## Instructions for the task
Extract the records word for word, beginning at the first line and stopping after the line that contains "55.6 meters". Include both of those lines and give nothing else.

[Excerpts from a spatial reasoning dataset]
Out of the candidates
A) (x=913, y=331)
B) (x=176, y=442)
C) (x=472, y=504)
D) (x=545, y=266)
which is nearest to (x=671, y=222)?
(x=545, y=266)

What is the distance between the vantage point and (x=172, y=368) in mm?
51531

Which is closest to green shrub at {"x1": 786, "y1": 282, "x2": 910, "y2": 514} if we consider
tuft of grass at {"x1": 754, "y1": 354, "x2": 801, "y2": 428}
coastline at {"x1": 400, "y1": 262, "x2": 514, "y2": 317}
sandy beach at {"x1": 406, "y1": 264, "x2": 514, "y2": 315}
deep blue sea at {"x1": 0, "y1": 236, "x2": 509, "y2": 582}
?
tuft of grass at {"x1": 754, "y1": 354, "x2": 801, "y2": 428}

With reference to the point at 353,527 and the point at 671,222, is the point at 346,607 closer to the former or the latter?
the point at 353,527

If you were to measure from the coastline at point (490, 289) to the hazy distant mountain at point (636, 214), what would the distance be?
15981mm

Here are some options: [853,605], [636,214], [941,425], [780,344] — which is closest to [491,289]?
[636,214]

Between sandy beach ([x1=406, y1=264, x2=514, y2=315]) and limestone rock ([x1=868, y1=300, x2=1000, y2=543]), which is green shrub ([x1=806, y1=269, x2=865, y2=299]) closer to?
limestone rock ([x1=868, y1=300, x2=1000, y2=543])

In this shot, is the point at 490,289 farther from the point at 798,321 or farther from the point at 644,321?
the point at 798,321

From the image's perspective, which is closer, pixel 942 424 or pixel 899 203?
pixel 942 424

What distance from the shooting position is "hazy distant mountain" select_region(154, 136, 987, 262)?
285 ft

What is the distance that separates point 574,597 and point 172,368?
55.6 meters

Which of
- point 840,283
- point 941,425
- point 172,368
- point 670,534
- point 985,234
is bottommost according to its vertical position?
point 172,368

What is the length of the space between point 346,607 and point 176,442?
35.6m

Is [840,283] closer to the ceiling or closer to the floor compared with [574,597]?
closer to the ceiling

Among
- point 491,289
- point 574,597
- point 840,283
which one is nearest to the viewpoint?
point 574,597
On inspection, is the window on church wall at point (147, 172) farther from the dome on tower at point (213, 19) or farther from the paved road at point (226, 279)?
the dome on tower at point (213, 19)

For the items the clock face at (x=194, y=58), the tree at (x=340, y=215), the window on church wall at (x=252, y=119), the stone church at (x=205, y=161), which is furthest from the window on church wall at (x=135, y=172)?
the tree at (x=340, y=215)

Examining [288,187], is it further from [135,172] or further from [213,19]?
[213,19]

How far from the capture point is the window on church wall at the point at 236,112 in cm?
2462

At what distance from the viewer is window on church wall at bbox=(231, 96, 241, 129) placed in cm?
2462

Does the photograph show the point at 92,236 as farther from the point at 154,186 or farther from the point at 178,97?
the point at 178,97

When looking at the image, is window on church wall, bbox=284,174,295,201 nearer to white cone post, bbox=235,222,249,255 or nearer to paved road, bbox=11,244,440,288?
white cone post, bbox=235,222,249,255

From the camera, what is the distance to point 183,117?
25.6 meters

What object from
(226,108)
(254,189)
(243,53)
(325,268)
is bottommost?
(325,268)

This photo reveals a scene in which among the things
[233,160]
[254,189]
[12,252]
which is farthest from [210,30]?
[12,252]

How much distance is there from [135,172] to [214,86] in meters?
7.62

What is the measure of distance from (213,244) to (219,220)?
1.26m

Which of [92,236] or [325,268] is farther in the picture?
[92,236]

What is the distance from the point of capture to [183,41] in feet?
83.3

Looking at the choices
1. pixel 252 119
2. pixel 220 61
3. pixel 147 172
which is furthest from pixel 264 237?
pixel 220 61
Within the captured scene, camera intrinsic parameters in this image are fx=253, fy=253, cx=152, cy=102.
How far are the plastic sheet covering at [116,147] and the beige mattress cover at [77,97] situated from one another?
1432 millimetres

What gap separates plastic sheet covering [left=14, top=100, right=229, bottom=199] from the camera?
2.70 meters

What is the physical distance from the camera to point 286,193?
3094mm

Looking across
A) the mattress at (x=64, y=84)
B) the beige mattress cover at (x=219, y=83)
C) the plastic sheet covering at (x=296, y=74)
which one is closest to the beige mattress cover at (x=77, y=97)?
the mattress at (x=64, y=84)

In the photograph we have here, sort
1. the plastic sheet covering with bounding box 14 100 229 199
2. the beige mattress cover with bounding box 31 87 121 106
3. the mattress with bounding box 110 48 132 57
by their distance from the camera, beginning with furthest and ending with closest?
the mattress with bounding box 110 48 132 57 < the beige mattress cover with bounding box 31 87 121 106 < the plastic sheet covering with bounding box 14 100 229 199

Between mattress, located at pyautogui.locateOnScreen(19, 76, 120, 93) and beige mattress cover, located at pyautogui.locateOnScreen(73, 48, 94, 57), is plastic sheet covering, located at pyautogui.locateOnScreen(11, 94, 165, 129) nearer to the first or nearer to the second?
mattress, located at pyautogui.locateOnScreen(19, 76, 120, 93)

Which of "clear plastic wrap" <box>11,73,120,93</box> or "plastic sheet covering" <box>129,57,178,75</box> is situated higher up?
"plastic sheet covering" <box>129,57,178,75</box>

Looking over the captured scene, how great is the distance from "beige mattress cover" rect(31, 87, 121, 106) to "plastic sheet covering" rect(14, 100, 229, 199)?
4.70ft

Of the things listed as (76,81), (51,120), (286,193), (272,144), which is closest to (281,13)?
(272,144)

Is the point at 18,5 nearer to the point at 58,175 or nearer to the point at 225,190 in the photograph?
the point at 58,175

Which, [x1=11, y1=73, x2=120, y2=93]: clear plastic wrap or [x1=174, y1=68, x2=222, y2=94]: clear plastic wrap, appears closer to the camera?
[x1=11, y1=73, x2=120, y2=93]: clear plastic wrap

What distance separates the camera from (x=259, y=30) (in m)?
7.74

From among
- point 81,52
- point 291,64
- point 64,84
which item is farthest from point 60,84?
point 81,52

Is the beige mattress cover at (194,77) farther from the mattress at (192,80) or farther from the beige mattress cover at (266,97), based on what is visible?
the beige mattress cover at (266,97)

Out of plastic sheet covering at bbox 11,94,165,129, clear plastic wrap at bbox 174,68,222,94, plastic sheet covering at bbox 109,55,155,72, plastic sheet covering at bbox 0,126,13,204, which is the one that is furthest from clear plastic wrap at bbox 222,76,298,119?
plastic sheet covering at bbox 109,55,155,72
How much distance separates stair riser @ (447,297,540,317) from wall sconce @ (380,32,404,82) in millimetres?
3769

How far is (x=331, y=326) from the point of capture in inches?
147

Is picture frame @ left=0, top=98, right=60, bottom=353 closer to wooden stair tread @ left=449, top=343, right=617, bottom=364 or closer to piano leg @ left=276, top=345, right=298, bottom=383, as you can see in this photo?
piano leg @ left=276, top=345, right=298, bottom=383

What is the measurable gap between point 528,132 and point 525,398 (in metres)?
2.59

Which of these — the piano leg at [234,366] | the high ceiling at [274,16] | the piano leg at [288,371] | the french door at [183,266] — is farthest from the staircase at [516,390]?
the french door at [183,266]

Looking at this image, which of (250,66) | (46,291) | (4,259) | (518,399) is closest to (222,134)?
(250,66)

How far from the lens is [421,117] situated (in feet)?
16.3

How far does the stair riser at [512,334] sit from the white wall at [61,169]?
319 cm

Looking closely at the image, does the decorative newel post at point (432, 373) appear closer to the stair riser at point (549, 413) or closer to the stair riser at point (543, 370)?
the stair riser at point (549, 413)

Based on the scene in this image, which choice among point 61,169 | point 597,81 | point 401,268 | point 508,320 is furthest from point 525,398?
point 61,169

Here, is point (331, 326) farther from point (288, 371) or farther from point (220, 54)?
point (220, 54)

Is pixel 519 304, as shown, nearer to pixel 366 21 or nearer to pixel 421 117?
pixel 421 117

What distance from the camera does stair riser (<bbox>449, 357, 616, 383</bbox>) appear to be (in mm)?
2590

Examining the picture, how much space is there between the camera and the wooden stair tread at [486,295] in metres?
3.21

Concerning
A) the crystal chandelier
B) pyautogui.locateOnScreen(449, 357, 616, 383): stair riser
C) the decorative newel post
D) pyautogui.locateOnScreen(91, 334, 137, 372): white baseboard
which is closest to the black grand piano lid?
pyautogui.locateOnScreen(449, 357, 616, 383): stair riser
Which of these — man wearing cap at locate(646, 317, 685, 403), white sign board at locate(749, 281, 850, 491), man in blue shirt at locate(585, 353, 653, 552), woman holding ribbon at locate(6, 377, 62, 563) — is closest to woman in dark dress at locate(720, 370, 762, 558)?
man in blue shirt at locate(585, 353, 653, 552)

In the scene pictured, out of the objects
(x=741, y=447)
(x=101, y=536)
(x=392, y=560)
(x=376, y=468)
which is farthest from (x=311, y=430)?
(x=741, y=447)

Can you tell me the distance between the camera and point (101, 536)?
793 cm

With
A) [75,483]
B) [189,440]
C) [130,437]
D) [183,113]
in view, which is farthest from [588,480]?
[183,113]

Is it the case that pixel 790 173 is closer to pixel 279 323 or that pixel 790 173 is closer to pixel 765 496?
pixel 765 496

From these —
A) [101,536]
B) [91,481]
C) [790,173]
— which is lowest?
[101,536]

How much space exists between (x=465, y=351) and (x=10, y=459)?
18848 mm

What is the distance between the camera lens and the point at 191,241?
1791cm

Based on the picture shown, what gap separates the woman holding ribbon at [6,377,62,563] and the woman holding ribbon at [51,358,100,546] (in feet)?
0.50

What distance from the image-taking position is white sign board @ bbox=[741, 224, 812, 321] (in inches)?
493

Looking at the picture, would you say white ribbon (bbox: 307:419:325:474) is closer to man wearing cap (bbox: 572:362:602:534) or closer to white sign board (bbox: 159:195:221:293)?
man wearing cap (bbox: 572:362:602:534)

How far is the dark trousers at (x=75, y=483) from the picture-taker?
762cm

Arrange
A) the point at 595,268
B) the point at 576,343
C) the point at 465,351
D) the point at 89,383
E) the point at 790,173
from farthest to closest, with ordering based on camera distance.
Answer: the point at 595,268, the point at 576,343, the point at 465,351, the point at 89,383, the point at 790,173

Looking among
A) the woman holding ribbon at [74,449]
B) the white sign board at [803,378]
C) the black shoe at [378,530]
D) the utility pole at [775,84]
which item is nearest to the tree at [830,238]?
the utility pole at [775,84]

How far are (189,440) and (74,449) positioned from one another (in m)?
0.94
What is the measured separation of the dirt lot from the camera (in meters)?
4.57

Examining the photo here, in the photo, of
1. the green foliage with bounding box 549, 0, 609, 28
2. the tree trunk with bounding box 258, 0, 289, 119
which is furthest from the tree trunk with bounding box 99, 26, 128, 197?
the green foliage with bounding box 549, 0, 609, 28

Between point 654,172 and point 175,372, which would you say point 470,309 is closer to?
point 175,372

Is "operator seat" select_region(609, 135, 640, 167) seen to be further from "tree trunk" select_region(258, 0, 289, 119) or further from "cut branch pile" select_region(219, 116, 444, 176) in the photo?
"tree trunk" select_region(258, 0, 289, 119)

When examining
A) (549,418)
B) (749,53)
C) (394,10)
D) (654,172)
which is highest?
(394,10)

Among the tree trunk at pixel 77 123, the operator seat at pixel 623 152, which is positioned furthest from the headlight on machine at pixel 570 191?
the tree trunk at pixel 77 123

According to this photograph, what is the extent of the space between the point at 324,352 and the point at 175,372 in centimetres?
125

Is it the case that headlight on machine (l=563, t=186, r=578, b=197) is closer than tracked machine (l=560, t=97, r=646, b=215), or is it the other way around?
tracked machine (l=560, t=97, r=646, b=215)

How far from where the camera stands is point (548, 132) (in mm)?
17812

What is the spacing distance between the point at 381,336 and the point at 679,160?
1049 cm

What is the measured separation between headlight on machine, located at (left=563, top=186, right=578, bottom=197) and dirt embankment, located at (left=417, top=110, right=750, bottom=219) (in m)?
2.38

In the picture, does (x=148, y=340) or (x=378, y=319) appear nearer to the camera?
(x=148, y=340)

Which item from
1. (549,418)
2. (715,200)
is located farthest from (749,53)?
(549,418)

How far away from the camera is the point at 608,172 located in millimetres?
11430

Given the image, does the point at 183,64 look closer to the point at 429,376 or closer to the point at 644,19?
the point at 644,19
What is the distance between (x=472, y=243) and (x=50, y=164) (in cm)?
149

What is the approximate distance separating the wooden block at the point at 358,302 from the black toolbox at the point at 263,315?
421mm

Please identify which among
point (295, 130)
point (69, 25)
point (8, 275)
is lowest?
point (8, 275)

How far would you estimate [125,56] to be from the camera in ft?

## Answer for the task
Out of the candidates
A) (x=913, y=331)
B) (x=176, y=442)
C) (x=472, y=504)
D) (x=545, y=266)
which is nearest to (x=671, y=222)?
(x=545, y=266)

What is the distance between the vantage point and (x=172, y=368) in mm?
51531

Which is closest to green shrub at {"x1": 786, "y1": 282, "x2": 910, "y2": 514} if we consider
tuft of grass at {"x1": 754, "y1": 354, "x2": 801, "y2": 428}
coastline at {"x1": 400, "y1": 262, "x2": 514, "y2": 317}
sandy beach at {"x1": 406, "y1": 264, "x2": 514, "y2": 315}
deep blue sea at {"x1": 0, "y1": 236, "x2": 509, "y2": 582}
?
tuft of grass at {"x1": 754, "y1": 354, "x2": 801, "y2": 428}

With reference to the point at 353,527 and the point at 671,222, is the point at 346,607 closer to the former or the latter?
the point at 353,527

If you were to measure from the coastline at point (490, 289) to the hazy distant mountain at point (636, 214), what would the distance be?
15981mm

Here are some options: [853,605], [636,214], [941,425], [780,344] — which is closest to [491,289]?
[636,214]

Between sandy beach ([x1=406, y1=264, x2=514, y2=315]) and limestone rock ([x1=868, y1=300, x2=1000, y2=543]), which is green shrub ([x1=806, y1=269, x2=865, y2=299]) closer to?
limestone rock ([x1=868, y1=300, x2=1000, y2=543])

In this shot, is the point at 490,289 farther from the point at 798,321 or farther from the point at 644,321?
the point at 798,321

From the image's perspective, which is closer, pixel 942 424 or pixel 899 203?
pixel 942 424

What distance from the shooting position is "hazy distant mountain" select_region(154, 136, 987, 262)?
285 ft

What is the distance that separates point 574,597 and point 172,368?
55.6 meters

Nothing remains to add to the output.